▸ **本文抜粋**:
• • •

質問リストの中に、この2つだけはタイミングをはかりながらぶつけないといけないんだろうなと思っていたことがある。誤解を解く意味でも。
「藤浪の話を聞きたい」米アリゾナへ
成田からロサンゼルスまで飛行機で約12時間、そこからはレンタカーで7時間ほどかけて東へ約600km移動した。
メキシコとの国境に接しているアリゾナ州は巨大なドライヤーで熱されているかのような町だ。年間30日から40日程度しか雨が降らず、冬であっても最高気温は30度近くまで上昇する。ただ、乾燥しているため、空気は軽い。荒涼とした黄土色の大地がどこまでも続き、時折見かける巨大なサボテンは貴重な緑だ。
アリゾナは現在、西海岸の球団を中心にメジャー30球団中、15球団がキャンプ施設を構えている。目指したのはアリゾナにあるキャンプ施設のうちの1つ、ピオリア・スポーツ・コンプレックスだった。ここはシアトル・マリナーズとサンディエゴ・パドレス2球団によって使用されていて、実に12面もの練習グラウンドを備えていた。
アメリカの野球と日本の野球の違い。それは何よりもまず色だ。呼吸をどこまでも深くしてくれるような緑の芝と、憧憬をかき立てるような煉瓦色の土。選手たちが練習している間、施設と施設の間の芝の上では、見学に訪れた大人や子どもたちがそこかしこでキャッチボールに興じていた。
昼の12時を過ぎると選手たちは次々とクラブハウスに引き返していく。メジャーのキャンプは午前中のうちに練習が終わってしまうのが通例だ。
なぜ藤浪を取材したかったのか
私と編集者は、アットランダムに選んだ練習グラウンドのバックネット裏に建てられた小さなスタンドのベンチに腰をかけ、取材相手を待つことにした。

• • •

▸ **記録情報**:

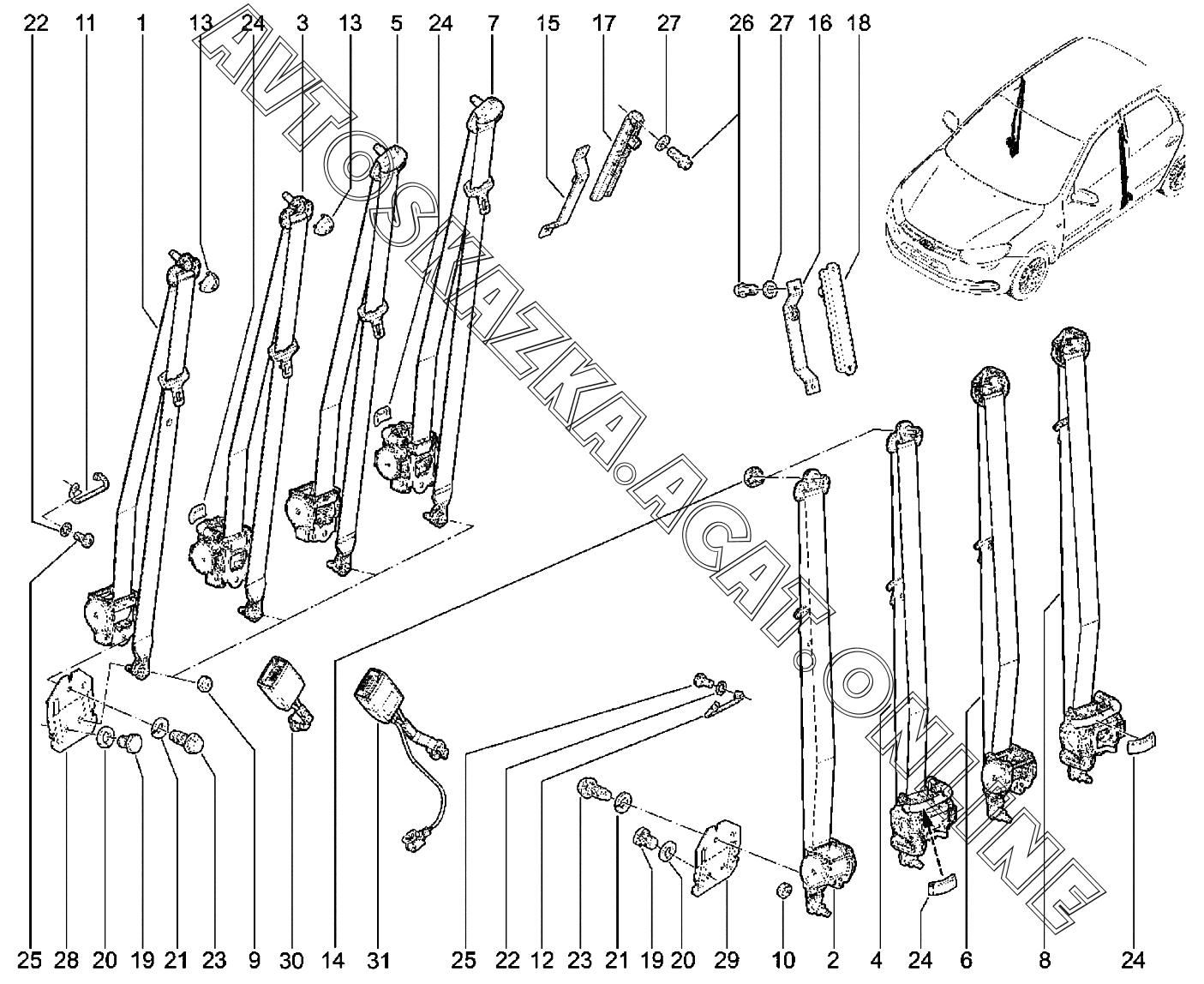 22 11 1 13 24 3 13 5 24 7 15 17 27 26 27 16 18

AVTOSKAZKA.ACAT.ONLINE

25 28 20 19 21 23 9 30 14 31 25 22 12 23 21 19 20 29 10 2 4 24 6 8 24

• • •

▸ **課題内容**: アリゾナでの取材を描いた本文抜粋のうち、「アメリカの野球と日本の野球の」を含む語句で始まり「チに腰をかけ、取材相手を待つことにした。」で終わる部分を、一字一句そのまま書き写してください。 本作業では資料を一切使用しません。

▸ **解答**:
アメリカの野球と日本の野球の違い。それは何よりもまず色だ。呼吸をどこまでも深くしてくれるような緑の芝と、憧憬をかき立てるような煉瓦色の土。選手たちが練習している間、施設と施設の間の芝の上では、見学に訪れた大人や子どもたちがそこかしこでキャッチボールに興じていた。
昼の12時を過ぎると選手たちは次々とクラブハウスに引き返していく。メジャーのキャンプは午前中のうちに練習が終わってしまうのが通例だ。
なぜ藤浪を取材したかったのか
私と編集者は、アットランダムに選んだ練習グラウンドのバックネット裏に建てられた小さなスタンドのベンチに腰をかけ、取材相手を待つことにした。